No meio das trevas e bafo pesado de cumplicidade que paira naquela cave, Maria levanta os olhos em direcção à trémula luz que se debruça sobre o abismo e esforça-se para aumentar a amplitude das pernas. Os olhos cheios de lágrimas aprisionavam os gritos da carne, que ao rasgar ecoava naquele negrume sem encontrar saliência onde se agarrar.
De repente os seus ouvidos ficaram surdos e as sombras começaram a dançar à sua volta, lentamente. O suor escorria-lhe pelo rosto, deslizava pela testa de ébano e deflorava-lhe os lábios sanguinolentos e depois, adocicado pelo néctar, precipitava-se pelo queixo abaixo até se quedar junto aos seios, que ela espremia vigorosamente. E como esguichavam, criando uma imagem de paranóia sob o calor daquela lâmpada amarelecida.
A carne dá de si finalmente e liberta cá para fora o primogénito. No entretanto em que a porta da cave se abre e inunda o lugar com algo mais que não luz.

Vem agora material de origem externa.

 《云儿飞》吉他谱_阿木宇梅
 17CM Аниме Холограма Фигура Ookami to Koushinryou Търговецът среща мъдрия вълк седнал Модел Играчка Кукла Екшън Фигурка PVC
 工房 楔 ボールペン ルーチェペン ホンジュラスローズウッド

Ele aproxima-se devagar sobre o olhar apavorado de Maria. Assoberbada pela confusão de ter desaguado de si mesma, e pelo sentimento de culpa que pulara para fora de si, tornando-se óbvio, cerra o punho com força e morde-o. Cerra as pálpebras e direcciona os olhos para o céu. Engole uma larga golfada de ar e espera...
-Mas é branco?
-Sim.
-Branco?
Maria refugia-se no poço do mutismo.
-Errar é humano, perdoar é divino, sabias?
E deixa aquele sorriso irónico suspenso pela escuridão, fechando a porta atrás de si.